1. Also known as a chain letter, a chain mail is a forwarded e-mail sent unbeknown to e-mail contacts containing false information and/or a myth because of sympathy or a scare. Below are two fake examples of common types of chain mails.
This e-mail contains information about a sick or dying individual. Please forward this e-mail to as many people as possible. This large company or organization will donate a money amount for each e-mail address that this e-mail is sent to.
Please be aware of a major news story, political event, disaster, disease, miracle, product, or other type of warning. Please forward this to everyone you know to help them or warn them about the above article.

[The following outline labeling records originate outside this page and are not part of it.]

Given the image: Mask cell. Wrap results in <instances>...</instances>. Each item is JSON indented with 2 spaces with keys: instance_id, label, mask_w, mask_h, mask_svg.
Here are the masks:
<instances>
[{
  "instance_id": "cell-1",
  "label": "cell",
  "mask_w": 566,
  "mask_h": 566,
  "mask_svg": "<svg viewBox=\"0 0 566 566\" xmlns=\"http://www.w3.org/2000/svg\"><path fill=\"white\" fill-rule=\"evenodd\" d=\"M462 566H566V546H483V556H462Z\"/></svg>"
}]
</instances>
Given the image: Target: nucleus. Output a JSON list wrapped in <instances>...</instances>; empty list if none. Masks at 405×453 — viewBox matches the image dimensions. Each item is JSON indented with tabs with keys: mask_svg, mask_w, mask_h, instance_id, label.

<popular or well known company, e.g. Microsoft> is giving away money, having a lottery, sending prizes, etc. to all people who you forward this e-mail to.

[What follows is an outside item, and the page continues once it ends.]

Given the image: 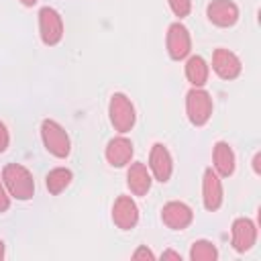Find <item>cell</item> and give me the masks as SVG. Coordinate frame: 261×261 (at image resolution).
I'll return each instance as SVG.
<instances>
[{"label": "cell", "instance_id": "d6986e66", "mask_svg": "<svg viewBox=\"0 0 261 261\" xmlns=\"http://www.w3.org/2000/svg\"><path fill=\"white\" fill-rule=\"evenodd\" d=\"M190 259L192 261H216L218 259V249L212 241L200 239L194 241L190 247Z\"/></svg>", "mask_w": 261, "mask_h": 261}, {"label": "cell", "instance_id": "ffe728a7", "mask_svg": "<svg viewBox=\"0 0 261 261\" xmlns=\"http://www.w3.org/2000/svg\"><path fill=\"white\" fill-rule=\"evenodd\" d=\"M171 12L181 20L192 12V0H167Z\"/></svg>", "mask_w": 261, "mask_h": 261}, {"label": "cell", "instance_id": "6da1fadb", "mask_svg": "<svg viewBox=\"0 0 261 261\" xmlns=\"http://www.w3.org/2000/svg\"><path fill=\"white\" fill-rule=\"evenodd\" d=\"M2 181L10 194V198H16L20 202H27L35 196V179L33 173L20 165V163H8L2 169Z\"/></svg>", "mask_w": 261, "mask_h": 261}, {"label": "cell", "instance_id": "e0dca14e", "mask_svg": "<svg viewBox=\"0 0 261 261\" xmlns=\"http://www.w3.org/2000/svg\"><path fill=\"white\" fill-rule=\"evenodd\" d=\"M184 71H186V80H188L194 88H202V86H206V82H208L210 65L206 63V59H204L202 55H192V57H188Z\"/></svg>", "mask_w": 261, "mask_h": 261}, {"label": "cell", "instance_id": "7402d4cb", "mask_svg": "<svg viewBox=\"0 0 261 261\" xmlns=\"http://www.w3.org/2000/svg\"><path fill=\"white\" fill-rule=\"evenodd\" d=\"M8 145H10V133H8L6 124L0 122V153H4L8 149Z\"/></svg>", "mask_w": 261, "mask_h": 261}, {"label": "cell", "instance_id": "603a6c76", "mask_svg": "<svg viewBox=\"0 0 261 261\" xmlns=\"http://www.w3.org/2000/svg\"><path fill=\"white\" fill-rule=\"evenodd\" d=\"M133 259H149V261H153L155 255L151 253V249H147V245H141V247L133 253Z\"/></svg>", "mask_w": 261, "mask_h": 261}, {"label": "cell", "instance_id": "ac0fdd59", "mask_svg": "<svg viewBox=\"0 0 261 261\" xmlns=\"http://www.w3.org/2000/svg\"><path fill=\"white\" fill-rule=\"evenodd\" d=\"M71 179H73L71 169H67V167H53L45 175V188H47L49 194L57 196V194H61L71 184Z\"/></svg>", "mask_w": 261, "mask_h": 261}, {"label": "cell", "instance_id": "52a82bcc", "mask_svg": "<svg viewBox=\"0 0 261 261\" xmlns=\"http://www.w3.org/2000/svg\"><path fill=\"white\" fill-rule=\"evenodd\" d=\"M212 69L214 73L220 77V80H237L243 71V63L239 59L237 53H232L230 49H224V47H218L214 49L212 53Z\"/></svg>", "mask_w": 261, "mask_h": 261}, {"label": "cell", "instance_id": "4316f807", "mask_svg": "<svg viewBox=\"0 0 261 261\" xmlns=\"http://www.w3.org/2000/svg\"><path fill=\"white\" fill-rule=\"evenodd\" d=\"M4 259V241L0 239V261Z\"/></svg>", "mask_w": 261, "mask_h": 261}, {"label": "cell", "instance_id": "8992f818", "mask_svg": "<svg viewBox=\"0 0 261 261\" xmlns=\"http://www.w3.org/2000/svg\"><path fill=\"white\" fill-rule=\"evenodd\" d=\"M165 47H167V53H169V57L173 61L186 59L190 55V51H192V37H190L188 27H184L179 20L177 22H171L167 27Z\"/></svg>", "mask_w": 261, "mask_h": 261}, {"label": "cell", "instance_id": "7a4b0ae2", "mask_svg": "<svg viewBox=\"0 0 261 261\" xmlns=\"http://www.w3.org/2000/svg\"><path fill=\"white\" fill-rule=\"evenodd\" d=\"M108 118L110 124L114 126V130H118L120 135H126L135 122H137V112H135V104L130 102V98L122 92H114L110 96L108 102Z\"/></svg>", "mask_w": 261, "mask_h": 261}, {"label": "cell", "instance_id": "7c38bea8", "mask_svg": "<svg viewBox=\"0 0 261 261\" xmlns=\"http://www.w3.org/2000/svg\"><path fill=\"white\" fill-rule=\"evenodd\" d=\"M206 16L214 27L228 29L239 20V6L232 0H212L206 6Z\"/></svg>", "mask_w": 261, "mask_h": 261}, {"label": "cell", "instance_id": "3957f363", "mask_svg": "<svg viewBox=\"0 0 261 261\" xmlns=\"http://www.w3.org/2000/svg\"><path fill=\"white\" fill-rule=\"evenodd\" d=\"M41 141L45 149L57 159H65L71 153V141L67 130L53 118H45L41 122Z\"/></svg>", "mask_w": 261, "mask_h": 261}, {"label": "cell", "instance_id": "5b68a950", "mask_svg": "<svg viewBox=\"0 0 261 261\" xmlns=\"http://www.w3.org/2000/svg\"><path fill=\"white\" fill-rule=\"evenodd\" d=\"M63 33H65V29H63L61 14L51 6H43L39 10V35H41V41L47 47H55V45L61 43Z\"/></svg>", "mask_w": 261, "mask_h": 261}, {"label": "cell", "instance_id": "44dd1931", "mask_svg": "<svg viewBox=\"0 0 261 261\" xmlns=\"http://www.w3.org/2000/svg\"><path fill=\"white\" fill-rule=\"evenodd\" d=\"M8 208H10V194H8L6 186H4V181L0 179V214L6 212Z\"/></svg>", "mask_w": 261, "mask_h": 261}, {"label": "cell", "instance_id": "9c48e42d", "mask_svg": "<svg viewBox=\"0 0 261 261\" xmlns=\"http://www.w3.org/2000/svg\"><path fill=\"white\" fill-rule=\"evenodd\" d=\"M161 220L171 230H184V228H188L192 224L194 210L186 202L171 200V202L163 204V208H161Z\"/></svg>", "mask_w": 261, "mask_h": 261}, {"label": "cell", "instance_id": "ba28073f", "mask_svg": "<svg viewBox=\"0 0 261 261\" xmlns=\"http://www.w3.org/2000/svg\"><path fill=\"white\" fill-rule=\"evenodd\" d=\"M222 200H224L222 179L212 167H206L204 169V177H202V202H204V208L208 212H216L222 206Z\"/></svg>", "mask_w": 261, "mask_h": 261}, {"label": "cell", "instance_id": "30bf717a", "mask_svg": "<svg viewBox=\"0 0 261 261\" xmlns=\"http://www.w3.org/2000/svg\"><path fill=\"white\" fill-rule=\"evenodd\" d=\"M149 171L153 175V179L165 184L169 181L171 173H173V157L169 153V149L163 143H155L151 147L149 153Z\"/></svg>", "mask_w": 261, "mask_h": 261}, {"label": "cell", "instance_id": "cb8c5ba5", "mask_svg": "<svg viewBox=\"0 0 261 261\" xmlns=\"http://www.w3.org/2000/svg\"><path fill=\"white\" fill-rule=\"evenodd\" d=\"M161 259H177V261H181V255L175 253V251H171V249H167V251L161 253Z\"/></svg>", "mask_w": 261, "mask_h": 261}, {"label": "cell", "instance_id": "5bb4252c", "mask_svg": "<svg viewBox=\"0 0 261 261\" xmlns=\"http://www.w3.org/2000/svg\"><path fill=\"white\" fill-rule=\"evenodd\" d=\"M135 155V147H133V141L126 139L124 135H118V137H112L106 145V151H104V157L106 161L112 165V167H124L130 163Z\"/></svg>", "mask_w": 261, "mask_h": 261}, {"label": "cell", "instance_id": "484cf974", "mask_svg": "<svg viewBox=\"0 0 261 261\" xmlns=\"http://www.w3.org/2000/svg\"><path fill=\"white\" fill-rule=\"evenodd\" d=\"M18 2H20L22 6H35V4L39 2V0H18Z\"/></svg>", "mask_w": 261, "mask_h": 261}, {"label": "cell", "instance_id": "8fae6325", "mask_svg": "<svg viewBox=\"0 0 261 261\" xmlns=\"http://www.w3.org/2000/svg\"><path fill=\"white\" fill-rule=\"evenodd\" d=\"M230 245L237 253H245L249 249H253V245L257 243V224L251 218H234L232 228H230Z\"/></svg>", "mask_w": 261, "mask_h": 261}, {"label": "cell", "instance_id": "4fadbf2b", "mask_svg": "<svg viewBox=\"0 0 261 261\" xmlns=\"http://www.w3.org/2000/svg\"><path fill=\"white\" fill-rule=\"evenodd\" d=\"M112 220L120 230H130L139 222V206L130 196H118L112 204Z\"/></svg>", "mask_w": 261, "mask_h": 261}, {"label": "cell", "instance_id": "2e32d148", "mask_svg": "<svg viewBox=\"0 0 261 261\" xmlns=\"http://www.w3.org/2000/svg\"><path fill=\"white\" fill-rule=\"evenodd\" d=\"M151 184H153V175H151V171L147 169L145 163L135 161V163L128 165V169H126V186L135 196H147V192L151 190Z\"/></svg>", "mask_w": 261, "mask_h": 261}, {"label": "cell", "instance_id": "9a60e30c", "mask_svg": "<svg viewBox=\"0 0 261 261\" xmlns=\"http://www.w3.org/2000/svg\"><path fill=\"white\" fill-rule=\"evenodd\" d=\"M234 167H237V157H234L232 147L226 141L214 143V149H212V169L220 177H230L234 173Z\"/></svg>", "mask_w": 261, "mask_h": 261}, {"label": "cell", "instance_id": "d4e9b609", "mask_svg": "<svg viewBox=\"0 0 261 261\" xmlns=\"http://www.w3.org/2000/svg\"><path fill=\"white\" fill-rule=\"evenodd\" d=\"M259 157H261V155L257 153L255 159H253V169H255V173H259Z\"/></svg>", "mask_w": 261, "mask_h": 261}, {"label": "cell", "instance_id": "277c9868", "mask_svg": "<svg viewBox=\"0 0 261 261\" xmlns=\"http://www.w3.org/2000/svg\"><path fill=\"white\" fill-rule=\"evenodd\" d=\"M212 96L204 88H192L186 94V114L194 126H204L212 116Z\"/></svg>", "mask_w": 261, "mask_h": 261}]
</instances>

The first example helps play on an individuals sympathy. While the information about the sick or dying individual may or may not be true, there is no way for a company to track an e-mail after it has been sent or forwarded.
Equally as common is the second example: a large myth or scare is sent out, and because this scare or myth is so significant or frightening, the individual receiving the e-mail feels that it is necessary to forward it to all. A good practice is if the mail sounds so unbelievable or frightening, yet you have not seen or heard any mention of it on reputable news sources, it is likely it is not true and you should not forward it to everyone; even if the e-mail claims that it is some cover-up or conspiracy.
Overall, a chain mail is a form of spam and in some cases is used to grab individuals' e-mail addresses for spam. Therefore, as a kindness to all your contacts in e-mail, do not forward these types of e-mails and instead simply delete it.
2. When referring to a game or armor, the term chainmail is used to describe a type of armor that is made by connecting a series of small rings together. Chainmail is commonly more protective than ringmail armor.